▶ _DOCUMENT SECTION_:
▬▬▬▬▬▬
She drew the ire of Canadians, journalists and members of her own party by introducing her link with "the oped the @globeandmail refused to print."

The most common response was simply "buy an ad."

Others more angrily pointed out that if Gainey wanted to spread federal Liberal propaganda for free, why didn't she just take it to the CBC?

There's no doubt that the sense of entitlement from Gainey is breathtaking.

Being Liberal president does not come with a standing invitation to contribute a glorified letter to the editor, extolling her virtues and the awesomeness of the Justin Trudeau Liberals.

The political elite already have easy access to the news media to get their message out, so she's biting the hand that feeds with her petulant comment.

She would also have cried the blues if her equivalent with the Conservatives or the NDP had been offered that soapbox for nothing.

Sadly, Gainey's attitude towards newspapers is increasingly common, not only from the political elite but from a growing body of special interest groups that believe it is the obligation of newspapers to publish whatever they submit, whenever they send it in.

Not publishing it just opens up that newspaper to snippy social media complaints about bias or Trump-like jabs about how newspapers are dying anyway.

Which, of course, begs the question why these people want their views published in the newspaper so bad and then get upset when they're turned down?

These individuals and groups won't admit that social media only allows them to reach the people already devoted to them in the first place and willing to publicly declare their allegiance with likes and follows on Facebook and Twitter.

The newspaper broadens that audience while also delivering a hefty boost of credibility to their message.

That's why they want it so bad and that's why they get so huffy when they can't have it for free.

Paying for it, however, dictates how it is displayed.

Paid content in The Citizen and most newspapers is clearly labelled as advertising, both in print (where it is sometimes called advertorial) and online (where it is more commonly referred to as sponsored content).

An oped is an opinion piece submitted for publication to the editorial page, hence the nickname.

Opeds run longer than standard letters to the editor and are often given more prominent placement.

Newspapers, including the Citizen, invite individuals or groups with a special knowledge or background on a timely topic to contribute opeds.

This past August, for example, I offered this space to Mayor Lyn Hall and UNBC president Daniel Weeks to share their views with Citizen readers, which they did (as well as to other civic and public sector leaders, who did not take the opportunity).

More recently, I initially accepted an offer from the city to have the mayor discuss Talktober in this space but then rejected the submission when city communications staff informed me that the article was being sent to all of the local media outlets.

Exclusives are everything because they build audience.

More commonly, however, the newspaper is approached with an oped and the editor is asked to consider it for publication.

With plenty of options to choose from, I reject most of the submissions because of their lack of relevance to local readers. Bruce Strachan's opinion piece last week and again today were both submitted but Bruce is a former Citizen columnist and a former resident and MLA representing Prince George who spends plenty of time each year in the U.S. His perspective on the American election is of interest to Citizen readers in my professional opinion, regardless of whether I agree with them or not.

That is how the decision to publish or reject opeds are made, at least at this newspaper.
▬▬▬▬▬▬
▶ _EXCERPTED DATA_:

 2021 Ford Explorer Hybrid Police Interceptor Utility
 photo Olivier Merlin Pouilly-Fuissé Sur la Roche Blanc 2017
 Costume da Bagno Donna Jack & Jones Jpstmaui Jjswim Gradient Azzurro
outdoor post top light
▬▬▬▬▬▬
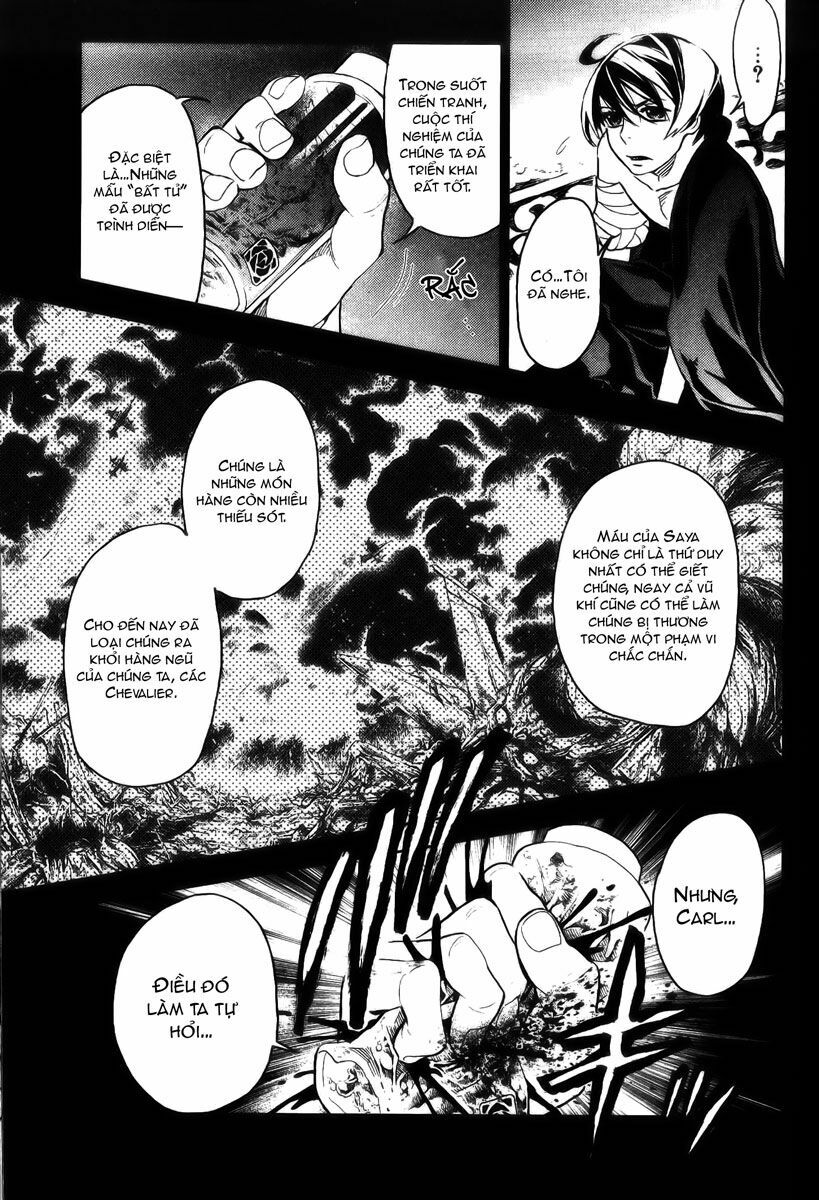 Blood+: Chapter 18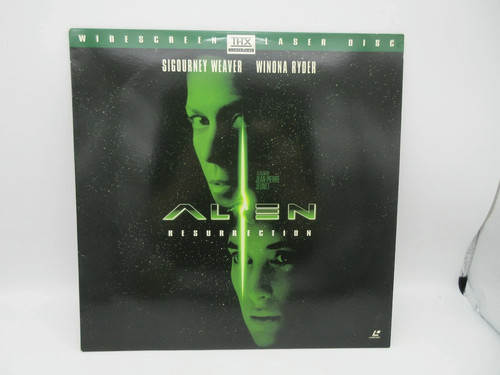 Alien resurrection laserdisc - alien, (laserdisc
▬▬▬▬▬▬
▶ _EXERCISE REQUIREMENTS_:
1. Print the editorial on opeds from "An oped is an" up to and including "take the opportunity).".
2. In the editorial on opeds, why was the city's submission about Talktober rejected?
Work from the editorial on opeds alone, not the data.

▶ _ANSWERS BELOW_:
1.
An oped is an opinion piece submitted for publication to the editorial page, hence the nickname.

Opeds run longer than standard letters to the editor and are often given more prominent placement.

Newspapers, including the Citizen, invite individuals or groups with a special knowledge or background on a timely topic to contribute opeds.

This past August, for example, I offered this space to Mayor Lyn Hall and UNBC president Daniel Weeks to share their views with Citizen readers, which they did (as well as to other civic and public sector leaders, who did not take the opportunity).

2. City communications staff said the article was being sent to all of the local media outlets.